Still, Paul Czysz said in his hypersonic interview, Aurora speed Mach 6-8 aircraft had been built(highly classified) and he was told about it by telephone at about 3 in the morning by a man who claimed to be standing next to the plane at the time.
KJ_Lesnick said:How is it that Scramjets would require a heavy inlet structure and active cooling? They wouldn't have to slow the air as much as a ramjet.
flateric said:KJ, answering a question how old are you will make my behaviour...
LowObservable said:The NASP low-speed concept has been declassified. It's on page 215 of Heppenheimer's history of hypersonics, available here:
http://ntrs.nasa.gov/archive/nasa/casi.ntrs.nasa.gov/20070035924_2007036871.pdf
However, I do have confirmation from a senior NASPer (a P&W guy) dated 1995 that "it was one of the most secret parts of the program."
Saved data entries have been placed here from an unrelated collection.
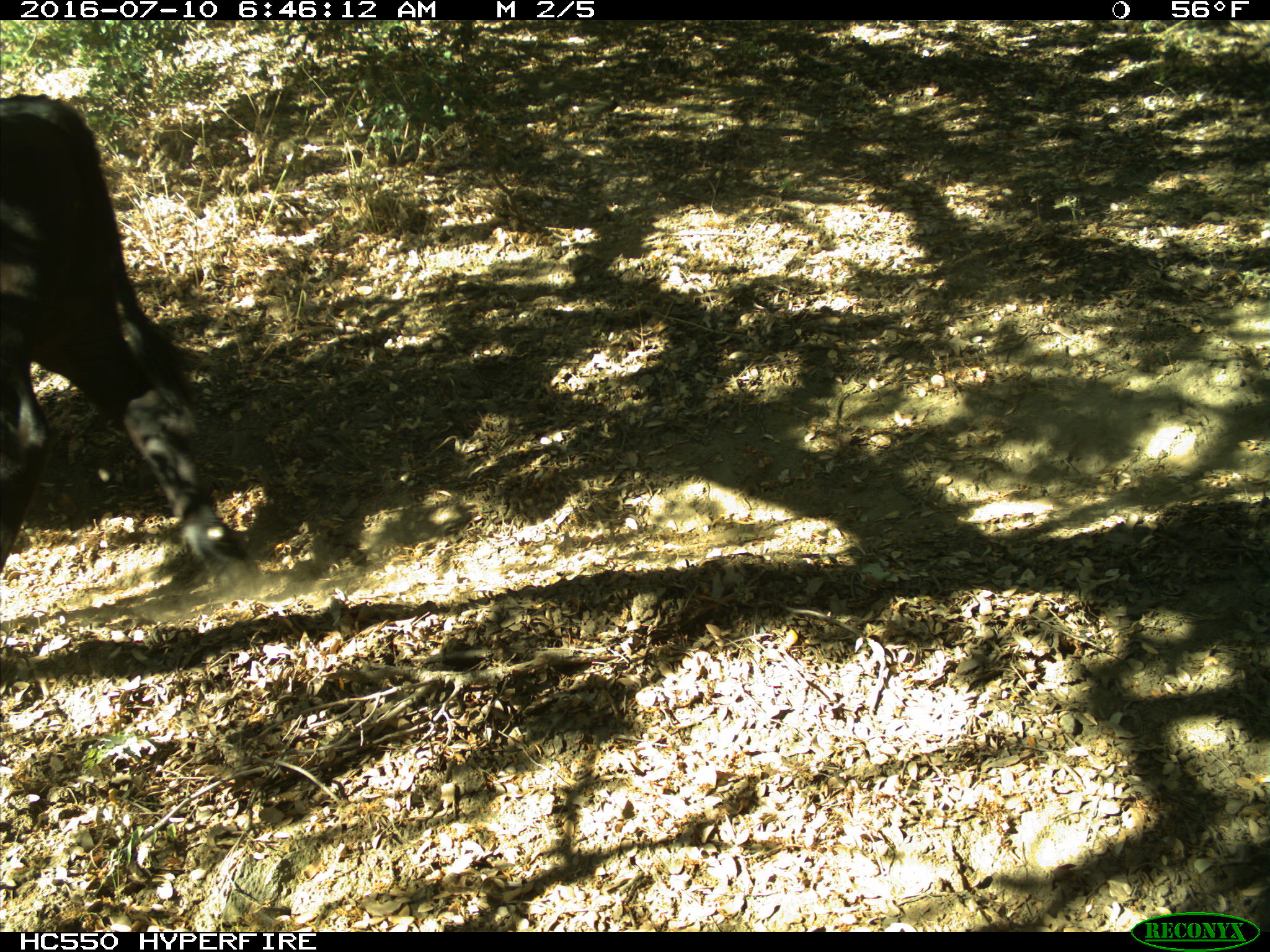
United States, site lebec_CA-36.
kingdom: Animalia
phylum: Chordata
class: Mammalia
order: Artiodactyla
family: Bovidae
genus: Bos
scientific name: Bos taurus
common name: domestic cow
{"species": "Bos taurus (domestic cow)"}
XP67_Moonbat said:IIRC, Dennis Jenkins' Space Shuttle book had a small bit about Robert Salkeld's design study for a small shuttle launched by C-5. Things that make you "hmmm".
the Moonbat
KJ_Lesnick said:PDE, not PDWE's are actually highly efficient
shockonlip said:KJ_Lesnick said:PDE, not PDWE's are actually highly efficient
Yes, the 'constant volume' combustion being more efficient than 'constant pressure'
(theoretically) combustion.
When I was doing my PDE research, a PDWE was for all intents and purposes the same
as a PDE, because these engines all used a detonation wave to initiate combustion
and even to impart momentum to the combustion products (at least in some versions)
(like a shock tunnel).
So yes they were more efficient than 'normal' combustion cycles and could be made
out of rather inexpensive components and were light, and the thrust seemed to scale
with frequency, and even would work in 'rocket' mode with the inlets closed. So it seemed
like it would be rather obvious that a ramjet/scramjet accelerator designer would take a
long hard look at this cycle for his or her accelerator.
In fact there are the obvious questions of developing PDE for SSTO itself. Sometimes in
engineering, you make big progress by just getting the right people tegether in a room and
'facilitating' and hopefully watching magic happen!
So with that in mind, around the same time my PDE piece came out in AW&ST, I organized
a meeting between one of the DC-X visionaries and one of the PDE experts. The goal was
to get a PDE in DC-X for something, anything. The meeting did occur, but I wasn't allowed
to be there to 'facilitate', unfortunately, so nothing significant happened. But PDE's were too
early (at least in my world) for that anyway I guess.
So KJ, are PDEs and PDWE's different these days? How?
Thanks!
KJ_Lesnick said:PDWE's I think involved spraying fuel out onto the plane's skin which then traveled through a shaped passage and was detonated. Which people claimed was responsible for them doughnuts on a rope.
PDE's basically created a deflagration (subsonic burn), and rapidly built it up into a powerful high-speed supersonic detonation which as it blasted out the rear, drew air in through the front "sucking" in air as I remember it.
Kendra Lesnick
sferrin said:Whatever happened to the strut jet? It's another zero to orbit propulsion system.